▸ Your task
Print the lines from the one containing "Mercedes-Benz CLA 200 coupe (2)" through the end of the listing below, exactly as written. Any pictures stay out.

▸ Information given
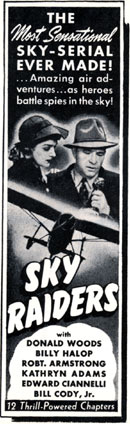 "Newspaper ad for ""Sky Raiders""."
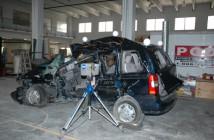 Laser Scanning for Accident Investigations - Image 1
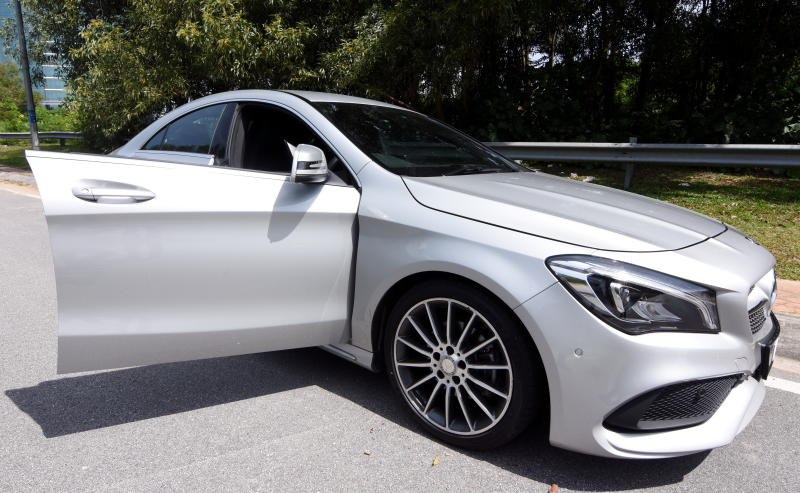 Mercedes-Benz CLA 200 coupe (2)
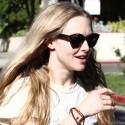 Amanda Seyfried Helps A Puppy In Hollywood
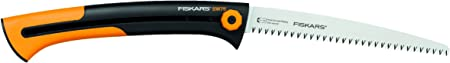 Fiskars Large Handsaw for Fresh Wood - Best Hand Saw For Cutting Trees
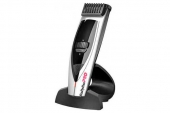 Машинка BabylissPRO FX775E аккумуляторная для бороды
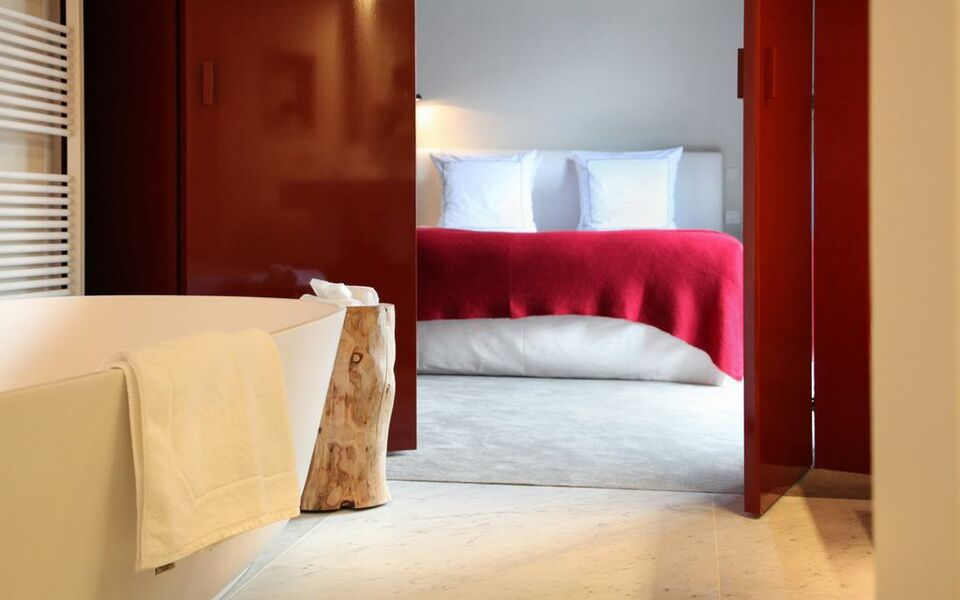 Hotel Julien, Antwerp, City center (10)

▸ Result
 Mercedes-Benz CLA 200 coupe (2)
 Amanda Seyfried Helps A Puppy In Hollywood
 Fiskars Large Handsaw for Fresh Wood - Best Hand Saw For Cutting Trees
 Машинка BabylissPRO FX775E аккумуляторная для бороды
 Hotel Julien, Antwerp, City center (10)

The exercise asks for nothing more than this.